Passage to read —
__________
Dear Editor,


Ophthalmic practitioners, researchers and journals (ie @JAMAOphth, @AAOJournal) use Twitter to share and discuss peer-reviewed scientific ophthalmology publications [1,2,3,4]. Users can react to posts containing ophthalmic research using likes, comments, and retweets, which “pushes” the original post to a new set of users. There is, however, limited evidence to demonstrate the efficacy of Twitter for improving the citation count of scientific ophthalmology publications. In the present study, we utilise machine learning techniques to (1) characterise the performance metrics associated with Twitter usage in relation to scientific ophthalmology publications, and (2) examine the effectiveness of machine learning in the prediction of these Twitter performance metrics.

Data were collected on articles published on PubMed between the years 2016 and 2021 (inclusive) and identified with the word “ophthalmology”. Twitter performance metrics, including the number of tweets, number of likes, and number of retweets were collected from Twitter using the publicly available scientific API. Tweets were included that used the term "pubmed.ncbi.nlm.nih.gov". Tweets were linked to individual articles with PubMed ID.
__________
Data extract —
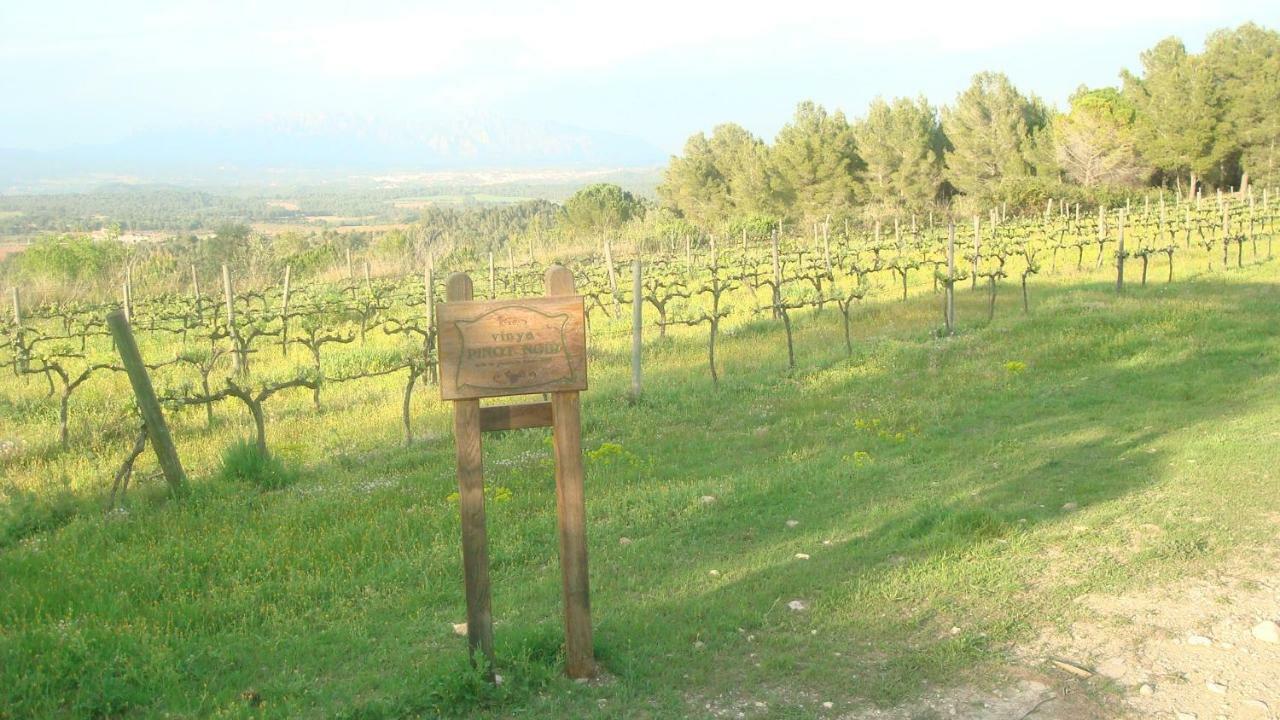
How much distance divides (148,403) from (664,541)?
14.4ft

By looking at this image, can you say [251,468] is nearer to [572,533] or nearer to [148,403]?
[148,403]

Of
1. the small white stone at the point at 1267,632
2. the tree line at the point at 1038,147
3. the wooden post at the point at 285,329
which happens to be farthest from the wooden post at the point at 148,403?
the tree line at the point at 1038,147

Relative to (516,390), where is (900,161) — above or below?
above

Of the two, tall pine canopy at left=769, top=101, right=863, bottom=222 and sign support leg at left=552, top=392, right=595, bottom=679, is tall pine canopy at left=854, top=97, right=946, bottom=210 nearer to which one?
tall pine canopy at left=769, top=101, right=863, bottom=222

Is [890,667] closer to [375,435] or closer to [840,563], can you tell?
[840,563]

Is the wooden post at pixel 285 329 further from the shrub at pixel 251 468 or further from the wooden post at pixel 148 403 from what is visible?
the wooden post at pixel 148 403

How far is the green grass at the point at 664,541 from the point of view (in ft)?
16.0

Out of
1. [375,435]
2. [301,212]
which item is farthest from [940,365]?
[301,212]

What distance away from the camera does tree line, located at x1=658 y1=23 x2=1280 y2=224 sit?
50.8m

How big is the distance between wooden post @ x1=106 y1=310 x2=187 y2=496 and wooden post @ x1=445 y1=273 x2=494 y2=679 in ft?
15.1


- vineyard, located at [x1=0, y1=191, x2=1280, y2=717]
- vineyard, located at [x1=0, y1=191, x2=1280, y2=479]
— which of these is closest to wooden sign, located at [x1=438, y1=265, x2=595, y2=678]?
vineyard, located at [x1=0, y1=191, x2=1280, y2=717]

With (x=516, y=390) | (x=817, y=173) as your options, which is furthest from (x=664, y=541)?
(x=817, y=173)

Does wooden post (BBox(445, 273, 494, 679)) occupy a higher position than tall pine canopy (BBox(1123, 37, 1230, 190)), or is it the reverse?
tall pine canopy (BBox(1123, 37, 1230, 190))

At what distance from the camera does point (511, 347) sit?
4.55m
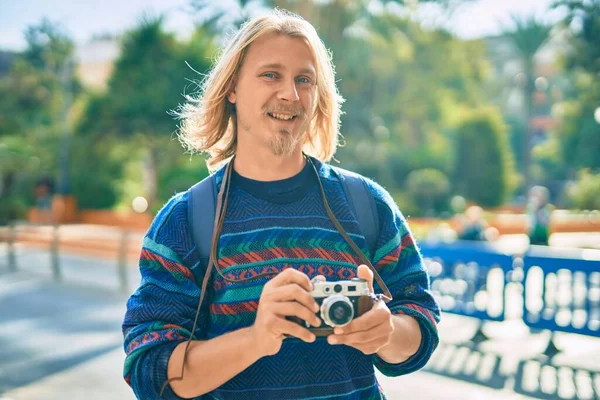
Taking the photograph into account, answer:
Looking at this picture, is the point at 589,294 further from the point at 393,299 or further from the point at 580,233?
the point at 580,233

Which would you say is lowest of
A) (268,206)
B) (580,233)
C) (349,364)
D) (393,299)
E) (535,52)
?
(349,364)

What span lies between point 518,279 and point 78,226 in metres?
25.8

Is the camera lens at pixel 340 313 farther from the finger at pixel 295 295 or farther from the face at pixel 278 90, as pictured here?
the face at pixel 278 90

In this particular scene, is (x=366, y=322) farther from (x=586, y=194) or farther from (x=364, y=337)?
(x=586, y=194)

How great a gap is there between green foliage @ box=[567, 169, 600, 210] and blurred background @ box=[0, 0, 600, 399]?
0.08 metres

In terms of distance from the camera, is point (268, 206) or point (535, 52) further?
point (535, 52)

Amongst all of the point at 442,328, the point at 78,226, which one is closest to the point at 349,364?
the point at 442,328

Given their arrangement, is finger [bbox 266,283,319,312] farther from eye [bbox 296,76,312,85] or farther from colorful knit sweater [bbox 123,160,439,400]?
eye [bbox 296,76,312,85]

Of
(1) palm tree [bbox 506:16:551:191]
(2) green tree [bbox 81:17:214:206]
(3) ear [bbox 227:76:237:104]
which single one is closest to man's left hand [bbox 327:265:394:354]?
(3) ear [bbox 227:76:237:104]

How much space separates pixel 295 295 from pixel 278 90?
664 mm

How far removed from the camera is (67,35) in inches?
1550

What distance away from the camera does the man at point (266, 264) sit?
5.93ft

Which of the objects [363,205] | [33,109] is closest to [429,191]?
[33,109]

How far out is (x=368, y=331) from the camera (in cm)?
162
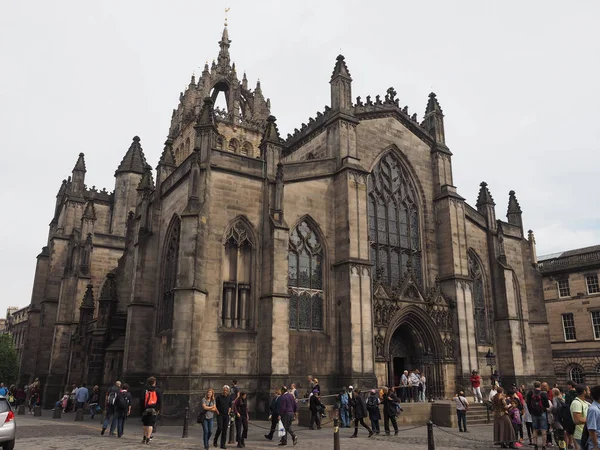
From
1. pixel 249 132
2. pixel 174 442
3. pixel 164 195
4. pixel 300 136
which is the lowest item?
pixel 174 442

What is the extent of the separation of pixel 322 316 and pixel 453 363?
7.72m

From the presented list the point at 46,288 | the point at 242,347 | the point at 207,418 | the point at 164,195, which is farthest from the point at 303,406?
the point at 46,288

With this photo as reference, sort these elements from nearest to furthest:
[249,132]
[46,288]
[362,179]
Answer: [362,179], [46,288], [249,132]

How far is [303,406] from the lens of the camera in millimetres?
18297

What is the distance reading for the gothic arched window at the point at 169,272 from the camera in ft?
72.1

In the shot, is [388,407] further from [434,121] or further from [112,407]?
[434,121]

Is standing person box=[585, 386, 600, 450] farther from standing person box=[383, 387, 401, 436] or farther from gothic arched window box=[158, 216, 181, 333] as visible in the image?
gothic arched window box=[158, 216, 181, 333]

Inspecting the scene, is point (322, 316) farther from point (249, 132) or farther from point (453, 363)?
point (249, 132)

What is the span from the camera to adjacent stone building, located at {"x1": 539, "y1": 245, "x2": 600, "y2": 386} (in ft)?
132

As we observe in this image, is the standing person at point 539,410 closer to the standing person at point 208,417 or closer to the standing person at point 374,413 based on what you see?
the standing person at point 374,413

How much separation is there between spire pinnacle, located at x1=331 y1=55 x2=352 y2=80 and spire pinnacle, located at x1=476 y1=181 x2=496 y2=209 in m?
11.8

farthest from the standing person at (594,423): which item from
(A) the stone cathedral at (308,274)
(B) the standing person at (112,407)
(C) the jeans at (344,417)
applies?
(A) the stone cathedral at (308,274)

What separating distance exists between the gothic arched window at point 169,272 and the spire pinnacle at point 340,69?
1130cm

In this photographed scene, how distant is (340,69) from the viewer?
25.8 meters
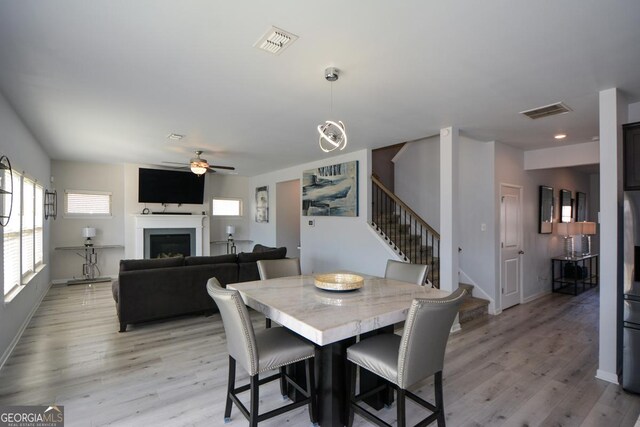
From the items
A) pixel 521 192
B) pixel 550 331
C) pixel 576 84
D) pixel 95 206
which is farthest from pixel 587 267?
pixel 95 206

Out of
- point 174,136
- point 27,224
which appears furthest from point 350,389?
point 27,224

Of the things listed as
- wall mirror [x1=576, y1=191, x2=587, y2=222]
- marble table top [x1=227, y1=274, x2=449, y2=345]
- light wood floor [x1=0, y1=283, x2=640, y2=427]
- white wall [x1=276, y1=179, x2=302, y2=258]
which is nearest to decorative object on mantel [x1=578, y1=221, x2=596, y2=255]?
wall mirror [x1=576, y1=191, x2=587, y2=222]

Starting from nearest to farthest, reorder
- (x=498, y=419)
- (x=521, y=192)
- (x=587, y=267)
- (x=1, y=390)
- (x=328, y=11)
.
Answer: (x=328, y=11) → (x=498, y=419) → (x=1, y=390) → (x=521, y=192) → (x=587, y=267)

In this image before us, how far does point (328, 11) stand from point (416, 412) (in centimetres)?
284

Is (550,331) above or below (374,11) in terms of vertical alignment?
below

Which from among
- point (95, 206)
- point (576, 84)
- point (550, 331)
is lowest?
point (550, 331)

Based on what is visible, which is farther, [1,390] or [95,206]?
[95,206]

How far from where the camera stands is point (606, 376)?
293 cm

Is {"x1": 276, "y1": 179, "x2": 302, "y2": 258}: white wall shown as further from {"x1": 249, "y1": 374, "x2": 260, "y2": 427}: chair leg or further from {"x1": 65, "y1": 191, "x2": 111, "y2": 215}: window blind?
{"x1": 249, "y1": 374, "x2": 260, "y2": 427}: chair leg

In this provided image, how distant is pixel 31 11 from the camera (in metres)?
1.85

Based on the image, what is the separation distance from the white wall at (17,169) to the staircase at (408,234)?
475cm

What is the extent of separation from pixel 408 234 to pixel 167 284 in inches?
170

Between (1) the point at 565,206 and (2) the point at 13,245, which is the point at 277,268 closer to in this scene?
(2) the point at 13,245

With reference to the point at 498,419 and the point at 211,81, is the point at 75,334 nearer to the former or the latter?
the point at 211,81
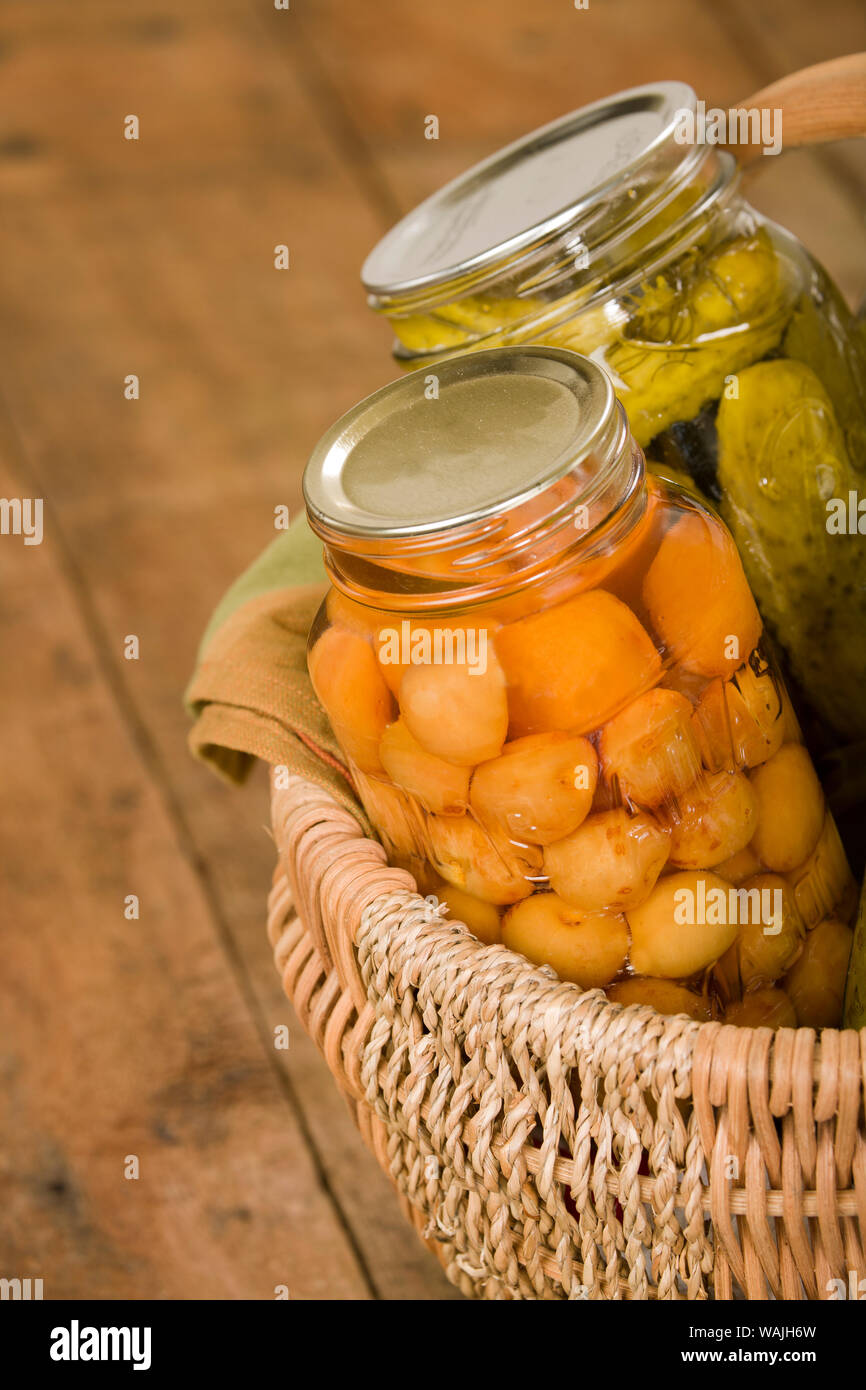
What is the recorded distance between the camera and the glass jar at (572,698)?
0.36 m

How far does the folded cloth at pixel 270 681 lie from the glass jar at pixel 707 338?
113 mm

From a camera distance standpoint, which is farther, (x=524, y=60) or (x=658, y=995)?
(x=524, y=60)

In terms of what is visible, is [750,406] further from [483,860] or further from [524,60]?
[524,60]

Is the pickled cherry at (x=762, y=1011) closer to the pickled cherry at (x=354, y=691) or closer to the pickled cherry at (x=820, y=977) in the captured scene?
the pickled cherry at (x=820, y=977)

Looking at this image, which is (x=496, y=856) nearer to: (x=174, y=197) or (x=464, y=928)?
(x=464, y=928)

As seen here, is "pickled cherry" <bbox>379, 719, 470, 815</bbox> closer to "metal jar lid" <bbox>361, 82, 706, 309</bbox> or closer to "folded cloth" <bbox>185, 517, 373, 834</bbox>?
"folded cloth" <bbox>185, 517, 373, 834</bbox>

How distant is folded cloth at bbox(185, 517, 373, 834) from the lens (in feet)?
1.52

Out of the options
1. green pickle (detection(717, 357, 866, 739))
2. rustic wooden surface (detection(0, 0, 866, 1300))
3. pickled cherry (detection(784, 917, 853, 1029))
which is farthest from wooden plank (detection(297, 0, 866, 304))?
pickled cherry (detection(784, 917, 853, 1029))

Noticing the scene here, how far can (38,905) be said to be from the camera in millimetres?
679

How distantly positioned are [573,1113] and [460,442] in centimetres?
19

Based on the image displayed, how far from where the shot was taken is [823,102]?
49 centimetres

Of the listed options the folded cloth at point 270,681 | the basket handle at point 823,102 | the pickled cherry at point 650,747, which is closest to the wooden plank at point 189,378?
the folded cloth at point 270,681

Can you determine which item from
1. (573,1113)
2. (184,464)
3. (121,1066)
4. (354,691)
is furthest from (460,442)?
(184,464)

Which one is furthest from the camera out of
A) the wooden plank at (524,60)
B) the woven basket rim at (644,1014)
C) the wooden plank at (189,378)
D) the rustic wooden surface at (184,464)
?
the wooden plank at (524,60)
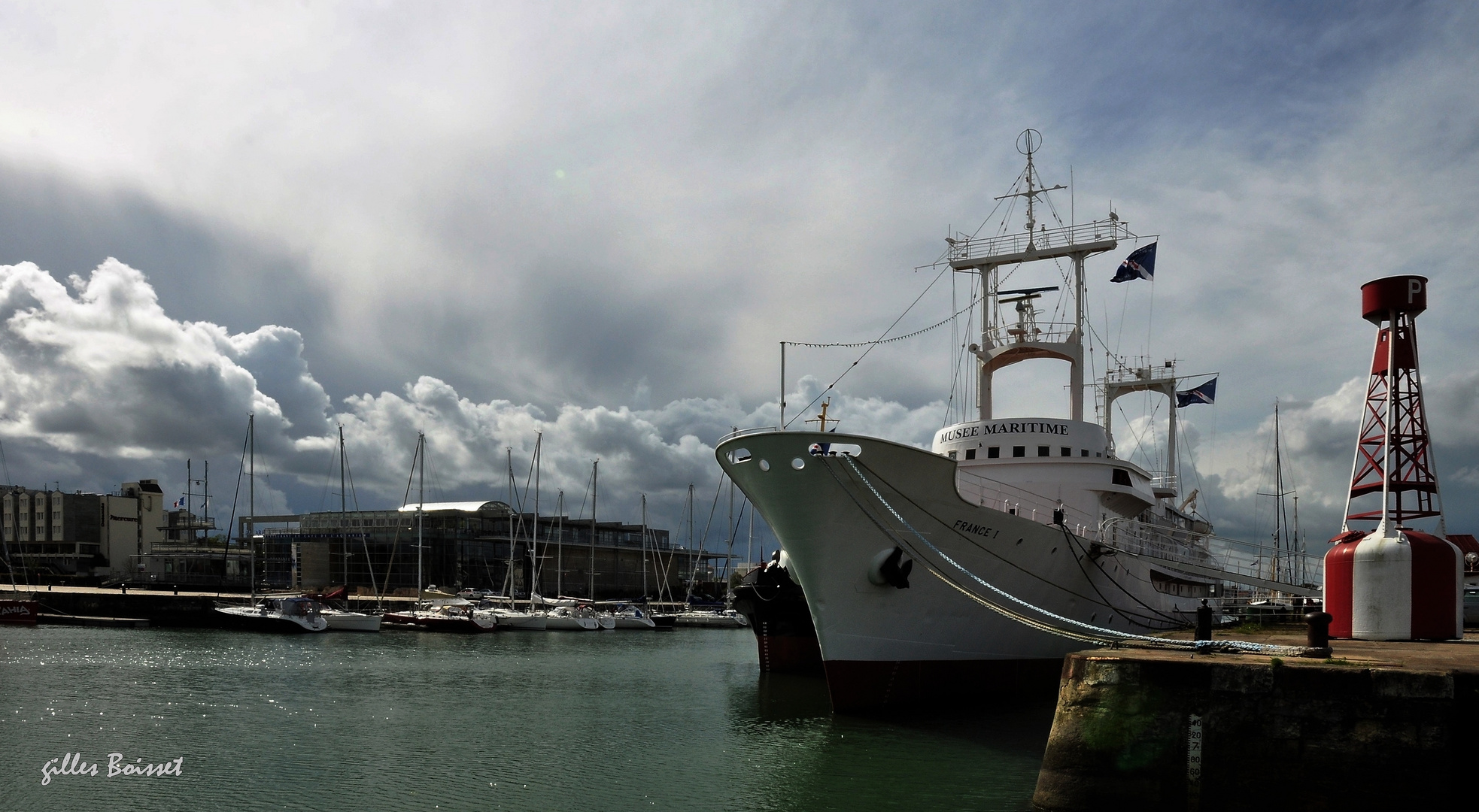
__________
List of tasks —
- a) Return, word for word, the part of the letter on Twitter and ophthalmology research between "Data were collected" and "with PubMed ID.", inclusive.
- b) Answer these questions about the letter on Twitter and ophthalmology research:
(i) Between which years were the collected PubMed articles published?
(ii) What term did a tweet have to use to be included?
(iii) Which three ways can users react to posts containing ophthalmic research?
- c) Continue the letter on Twitter and ophthalmology research from where it stops.

Expected outputs —
- a)
Data were collected on articles published on PubMed between the years 2016 and 2021 (inclusive) and identified with the word “ophthalmology”. Twitter performance metrics, including the number of tweets, number of likes, and number of retweets were collected from Twitter using the publicly available scientific API. Tweets were included that used the term "pubmed.ncbi.nlm.nih.gov". Tweets were linked to individual articles with PubMed ID.

- b)
(i) Between 2016 and 2021, inclusive.
(ii) "pubmed.ncbi.nlm.nih.gov"
(iii) Likes, comments and retweets.

- c)
Descriptive statistics were used to outline Twitter performance metrics. Wilcoxon signed rank tests (due to the non-parametric nature of the data as evaluated with Shapiro–Wilk tests) and chi squared tests were used to compare article characteristics with respect to title length, abstract length, and number of authors. Data underwent pilot machine learning analysis to gauge whether a signal were present in the prediction of Twitter performance metrics. Namely, text (title, abstract, author list, journal ISSN, and MeSH terms for each article) underwent pre-processing (capitalisation removal, negation detection, word stemming, stop-word removal, and conversion to a term-frequency inverse document frequency table), and were then randomly split into training and testing datasets (75%/25%). A XGBoost was then developed on the training dataset, prior to evaluation on the holdout test dataset, aiming to predict whether any given article would receive ≥ 1 tweet or no tweets. This model was chosen due to the imbalanced nature of the dataset. The primary outcome was the area under the receiver operator curve (AUROC). This study did not require institutional ethical approval due to the use of publicly available data.

The number of included articles was 433,710. The number of articles which had ≥ 1 tweet identifiable was 1270 (0.29%) (see Table 1). Overall, the median citation count was 2 (IQR 0 to 6). For articles that had tweets, the median tweet count was 1 (IQR 1 to 2), the median cumulative like count was 1 (IQR 0 to 5), and the median cumulative retweets was 0 (IQR 0 to 2). The percentage of articles that were in the top quartile for citation count, which had ≥ 1 tweet was 34.4% (number 437/1270). Conversely, the percentage of articles that were in the top quartile for citation count, which had 0 tweets was 27.8% (number 12023/43244).

Table 1 Characteristics of the included articles

When machine learning was used to predict Twitter performance metrics an AUROC of 0.78 was returned. This was associated with an accuracy of 0.97 (10 true positive, 345 false negative, 10,764 true negative, and 10 false positive). It can be seen that these performance characteristics need to be viewed in the context of an unbalanced test dataset.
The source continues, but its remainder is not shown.